The EPA will need to change the particulate-matter levels because the “rosy technological assumptions just didn’t add up” in its proposal, said Scott Segal, a lobbyist for companies including Southern. “Those numbers need to be adjusted just to be plausible.”
The EPA rule incorporates three separate limits: one for mercury, a second for acid gases and a third for particulate matter, which is used to target emissions of metals such as chromium, selenium and cadmium.
The EPA declined to comment on how it might adjust the particles standard.
“We hope those interested in these standards will withhold judgment until they are actually finalized and released,” Betsaida Alcantara, an agency spokeswoman, said in an e-mail.
The proposed rule, released in March, set the standard for dust and finer particles that are 1/30th the width of a human hair at 0.3 pounds per megawatt-hour for coal-fired plants. A megawatt-hour of electricity can power 800 average U.S. homes for an hour, according to the Energy Department.
For American Electric, the proposed standard will require eliminating 99.8 percent of emissions at plants where it has installed pollution-control equipment, up from the current 99.6 percent, costing more than $600 million, Chief Executive Officer Nick Akins said in an interview Nov. 2.
“You are really getting into a marginal return at a high cost to the economy and to ratepayers,” Akins said.
American Electric, based in Columbus, Ohio, said in June that proposed EPA rules would force it to close parts or all of 11 power plants, eliminating 600 jobs. Complying with the rules would cost $8 billion, most of it on cleaning up or shutting plants that lack pollution-control equipment, it said.
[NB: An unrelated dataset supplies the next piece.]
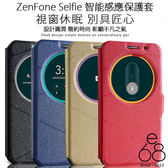 E68精品館 華碩 ZenFone Selfie 來電顯示 智能皮套 手機皮套 休眠 喚醒 手機殼 asus ZD551KL 手機套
American Electric and Atlanta-based Southern made a similar case at a closed-door meeting with EPA Administrator Lisa Jackson on Sept. 26, according to a record posted by the agency on the government website www.regulations.gov.
Time to Comply
Southern also pushed the agency to ease its standard for mercury emissions. That’s not likely, according to Frank O’Donnell, president of Clean Air Watch, an environmental group in Washington.
Most utilities are focused on how long they would get to meet the new standards.
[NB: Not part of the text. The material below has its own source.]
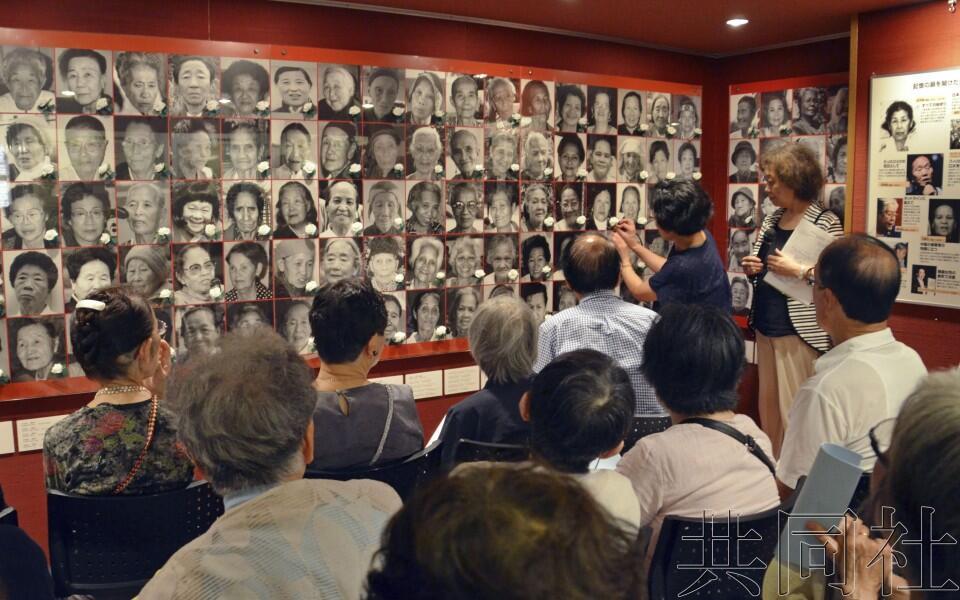 """日本举行慰安妇追悼集会 呼吁""""真正意义上的解决"""""""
Power-plant operators would get three years to install pollution scrubbers. The EPA has said it will grant an additional year on a case-by-case basis, although it hasn’t outlined a process for such extensions.
Power companies are backing a proposal from the Edison Electric Institute, an electric-company trade group, for a blanket one-year extension. Companies are also seeking a presidential waiver for further extensions. Southern CEO Tom Fanning told Jackson it needed six years.
Tezak and O’Donnell say the final regulation from EPA is likely to be in line with its earlier proposal, which would be welcomed by health groups such as the American Lung Association and would disappoint coal producers. That’s unlike Obama’s decision in September to scrap an EPA proposal to reduce smog.
“The opposition is nowhere near as broad nor as intense” as it was to the ozone rules, O’Donnell said in an interview. “And the White House would like to keep health and environmental groups on its side this time.”